=== Exercise text ===
◆ ◆ ◆

Re: [PATCH v7 1/3] mm: Shuffle initial free memory to improve memory-side-cache utilization

Dan Williams <dan.j.williams@xxxxxxxxx> · Thu, 10 Jan 2019 13:29:27 -0800

On Thu, Jan 10, 2019 at 2:57 AM Mel Gorman <mgorman@xxxxxxx> wrote:
>
> On Mon, Jan 07, 2019 at 03:21:10PM -0800, Dan Williams wrote:
> > Randomization of the page allocator improves the average utilization of
> > a direct-mapped memory-side-cache. Memory side caching is a platform
> > capability that Linux has been previously exposed to in HPC
> > (high-performance computing) environments on specialty platforms. In
> > that instance it was a smaller pool of high-bandwidth-memory relative to
> > higher-capacity / lower-bandwidth DRAM. Now, this capability is going to
> > be found on general purpose server platforms where DRAM is a cache in
> > front of higher latency persistent memory [1].
> >
>
> So I glanced through the series and while I won't nak it, I'm not a
> major fan either so I won't ack it either.

Thanks for taking a look, some more comments / advocacy below...
because I'm not sure what Andrew will do with a "meh" response
compared to an ack.

> While there are merits to
> randomisation in terms of cache coloring, it may not be robust. IIRC, the
> main strength of randomisation vs being smart was "it's simple and usually
> doesn't fall apart completely". In particular I'd worry that compaction
> will undo all the randomisation work by moving related pages into the same
> direct-mapped lines. Furthermore, the runtime list management of "randomly
> place and head or tail of list" will have variable and non-deterministic
> outcomes and may also be undone by either high-order merging or compaction.

It's a fair point. To date we have not been able to measure the
average performance degrading over time (pages becoming more ordered)
but that said I think it would take more resources and time than I
have available for that trend to present. If it did present that would
only speak to a need to be more aggressive on the runtime
re-randomization. I think there's a case to be made to start simple
and only get more aggressive with evidence.

Note that higher order merging is not a current concern since the
implementation is already randomizing on MAX_ORDER sized pages. Since
memory side caches are so large there's no worry about a 4MB
randomization boundary.

However, for the (unproven) security use case where folks want to
experiment with randomizing on smaller granularity, they should be
wary of this (/me nudges Kees).

◆ ◆ ◆

=== Records supplied ===

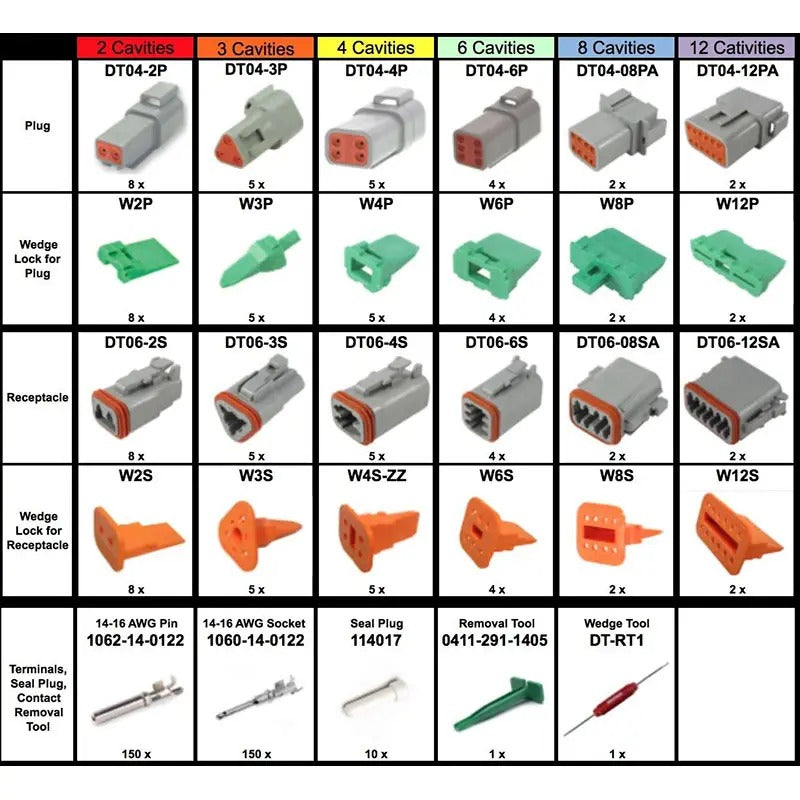 | | 2 Cavities | 3 Cavities | 4 Cavities | 6 Cavities | 8 Cavities | 12 Cativities |
|---|---|---|---|---|---|---|
| Plug | DT04-2P 8 x | DT04-3P 5 x | DT04-4P 5 x | DT04-6P 4 x | DT04-08PA 2 x | DT04-12PA 2 x |
| Wedge Lock for Plug | W2P 8 x | W3P 5 x | W4P 5 x | W6P 4 x | W8P 2 x | W12P 2 x |
| Receptacle | DT06-2S 8 x | DT06-3S 5 x | DT06-4S 5 x | DT06-6S 4 x | DT06-08SA 2 x | DT06-12SA 2 x |
| Wedge Lock for Receptacle | W2S 8 x | W3S 5 x | W4S-ZZ 5 x | W6S 4 x | W8S 2 x | W12S 2 x |
| Terminals, Seal Plug, Contact Removal Tool | 14-16 AWG Pin 1062-14-0122 150 x | 14-16 AWG Socket 1060-14-0122 150 x | Seal Plug 114017 10 x | Removal Tool 0411-291-1405 1 x | Wedge Tool DT-RT1 1 x | |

◆ ◆ ◆

=== Problem details ===
Pick up the mailing-list reply about randomizing the page allocator for memory-side caches, continuing right after its last sentence.

=== Reply to the exercise ===
> As bad as it is, an ideal world would have a proper cache-coloring
> allocation algorithm but they previously failed as the runtime overhead
> exceeded the actual benefit, particularly as fully associative caches
> became more popular and there was no universal "one solution fits all". One
> hatchet job around it may be to have per-task free-lists that put free
> pages into buckets with the obvious caveat that those lists would need
> draining and secondary locking. A caveat of that is that there may need
> to be arch and/or driver hooks to detect how the colors are managed which
> could also turn into a mess.

We (Dave, I and others that took a look at this) started here, and the
"mess" looked daunting compared to randomization. Also a mess without
much more incremental benefit.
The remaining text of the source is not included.